→ TEXT:
——————
Eric in Minnesota writes:
Is there a person, "George Sherwood," assigned to the Department of State, having Blackwater or other mercenary group employment or other ties? Yes/no? If "yes" could you post details.

Malen
|
Alabama, USA
October 9, 2007

Malen in Alabama writes:
The Press makes it seem like the security companies are just running around unsupervised. They almost always are charged with the protection of Americans needing meet and work with the people of Iraq. The work I did there with the reworking of the Fire Service would not have been possibe if not for men like them. Even then we lost people to IEDs and that was men from these companies also. Yes they get paid well but too many have had to die protecting those of us that needed to get out to do our work.

Ralph
|
Greece
October 10, 2007

Ralph in Greece writes:
Here's an idea. Hows about we let State do their investigation along with the FBI and stop convicting the Blackwater folks before the evidence is all in. I find it hard to believe that these professionals who are paid to protect the U.S. diplomats would "on purpose" just start shooting people. What would be the motive behind that? At any rate, I certainly find it more difficult to believe the Iraqi civilians eyewitnesses (who mostly hate us or at least are afraid of showing support for us) to be truthful when describing what really happened.

Again, let the professionals (i.e., FBI, State, DoD) do their investigations and let's leave "Monday Morning Quarterbacking" where it belongs...

Enza
|
New Jersey, USA
October 11, 2007

Enza in New Jersey writes:
I posted my comments below on another site, but after reading Sean's remarks, I thought my comments were more appropriate here:

In the past two weeks, I have read and watched all the information that I could obtain on the Oversight Committee hearings and private contracting. Thanks to archives, I have watched most if not all of the testimony.

I do not understand what the Committee is supposed to be investigating. The investigation seems to morph into a "cause de jour."

I do not mean to be insensitive, but why are the committee members more concerned about investigating dead Iraqis (who they claim Blackwater contractors killed) than the four dead americans that Iraqis killed in 2004? Why were the murders of the four dead Americans at the hands of the Iraqis not investigated? There is plenty of footage, why were the persons responsible in Iraq not brought to trial?

Also, how can the Oversight Committee members insist that the Blackwater contractor who was involved in the 2006 shooting of the Iraqi guard should have stayed in Iraq for Iraqi "justice" when the Iraqi official who was investigating government corruption was forced to seek asylum in US because of the corruption? Does anyone believe the contractor would have gotten a fair trial?

While it is sad that people most die during war, I applaud companies like Blackwater. They provide a service that most of us do not have the ability or the strength to undertake. I would not do that job for any amount of money.

Bob
|
Washington, USA
October 13, 2007

Bob in Canada writes:
The whole congressional hearing (and most of the media reports) are means to attack the Administration's Iraq policy. It has next to nothing to do with Blackwater or any other contractors.

A dozen-plus people being killed is wrong and those responsible should be held accountable..but don't blame Blackwater or State for the lack of defined jurisdiction..that is the CPA's fault. Bremmer enacted the CPA Order shielding contractors from Iraqi prosecution. The Dems are blaming Erik Prince for the fact that his employees weren't arrested. Would you hold the CEO of IBM accountable if one of his employees wasn't arrested by the local police for a crime?? NO.
——————
→ DATASET:
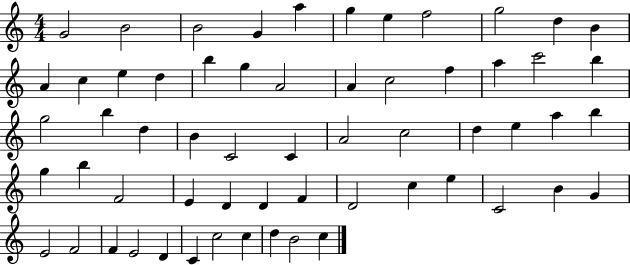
G4/h B4/h B4/h G4/q A5/q G5/q E5/q F5/h G5/h D5/q B4/q A4/q C5/q E5/q D5/q B5/q G5/q A4/h A4/q C5/h F5/q A5/q C6/h B5/q G5/h B5/q D5/q B4/q C4/h C4/q A4/h C5/h D5/q E5/q A5/q B5/q G5/q B5/q F4/h E4/q D4/q D4/q F4/q D4/h C5/q E5/q C4/h B4/q G4/q E4/h F4/h F4/q E4/h D4/q C4/q C5/h C5/q D5/q B4/h C5/q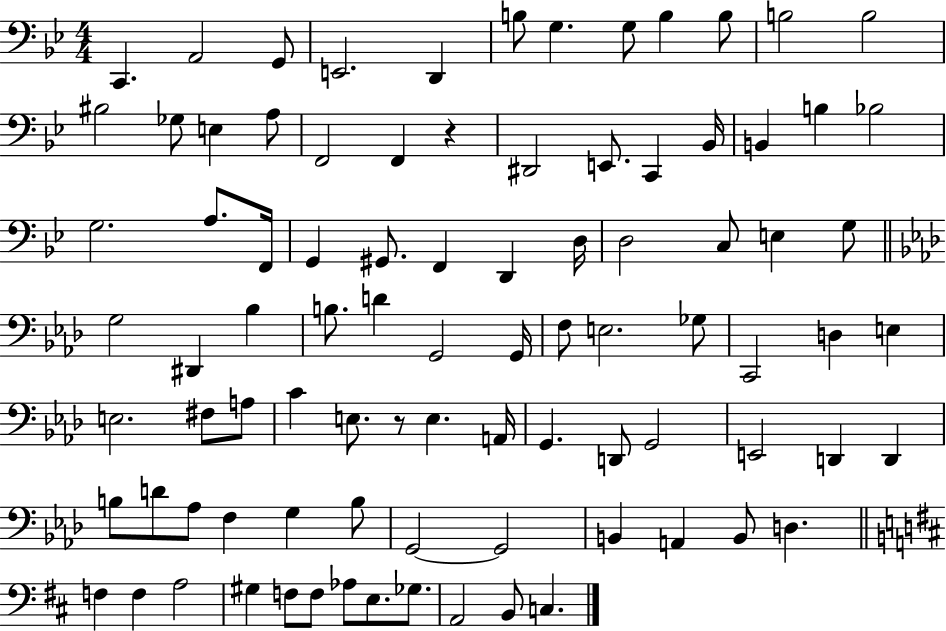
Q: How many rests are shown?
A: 2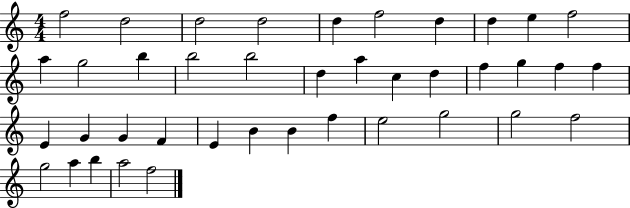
X:1
T:Untitled
M:4/4
L:1/4
K:C
f2 d2 d2 d2 d f2 d d e f2 a g2 b b2 b2 d a c d f g f f E G G F E B B f e2 g2 g2 f2 g2 a b a2 f2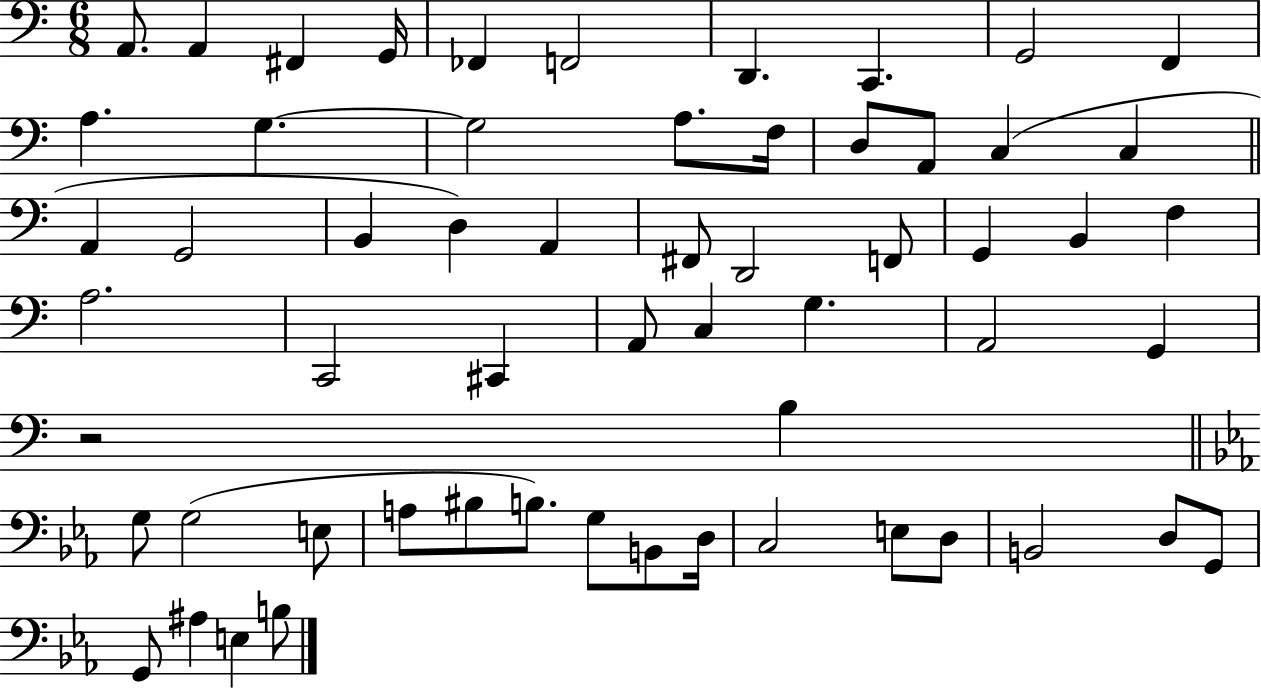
A2/e. A2/q F#2/q G2/s FES2/q F2/h D2/q. C2/q. G2/h F2/q A3/q. G3/q. G3/h A3/e. F3/s D3/e A2/e C3/q C3/q A2/q G2/h B2/q D3/q A2/q F#2/e D2/h F2/e G2/q B2/q F3/q A3/h. C2/h C#2/q A2/e C3/q G3/q. A2/h G2/q R/h B3/q G3/e G3/h E3/e A3/e BIS3/e B3/e. G3/e B2/e D3/s C3/h E3/e D3/e B2/h D3/e G2/e G2/e A#3/q E3/q B3/e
——————
→ PROBLEMS:
1. Turn the paragraph in the reader comments about Blackwater that begins "The Press makes it seem like" into a short bulleted list that keeps its main points.
2. Pick up the reader comments about Blackwater right after their last sentence and keep them going.

→ RESPONSES TO THE EXERCISE:
1.
- The press makes security companies look like they operate unsupervised.
- In fact, they are almost always charged with protecting Americans who need to meet and work with the people of Iraq.
- The writer's work reworking the Fire Service would not have been possible without men like them.
- Even so, people were lost to IEDs, and some of them were men from these companies.
- They are well paid, but too many have died protecting people who needed to get out and do their work.

2.
Lastly...please take a look at the facts. Over 15,000 missions for all of the contractors (not mercenaries..they are defensive in nature and don't go out on combat ops) and they have only used deadly force 54 times. That is a pretty good record of restraint in a true war zone.

There are lots of problems with the USG mission in Iraq..I personally don't think we should be there. But I served in the Big Sandbox and 99% of the contractors I work with (I am direct hire) were decent people doing a very dangerous job. As for the military complaining that BW is making it harder to do their job...give me a break!!! The military kills more Iraqi civilians in a month than any contractor kills in a year.

Enza
|
New Jersey, USA
October 15, 2007

Enza in New Jersey writes:

@ Bob in Canada -- I totally agree with Bob from Canada. Because certain members of Congress are concerned about the fall out of attacking the military directly, they have made private contracting and security their latest focus of attack. They should be aware that the American public are not that gullable.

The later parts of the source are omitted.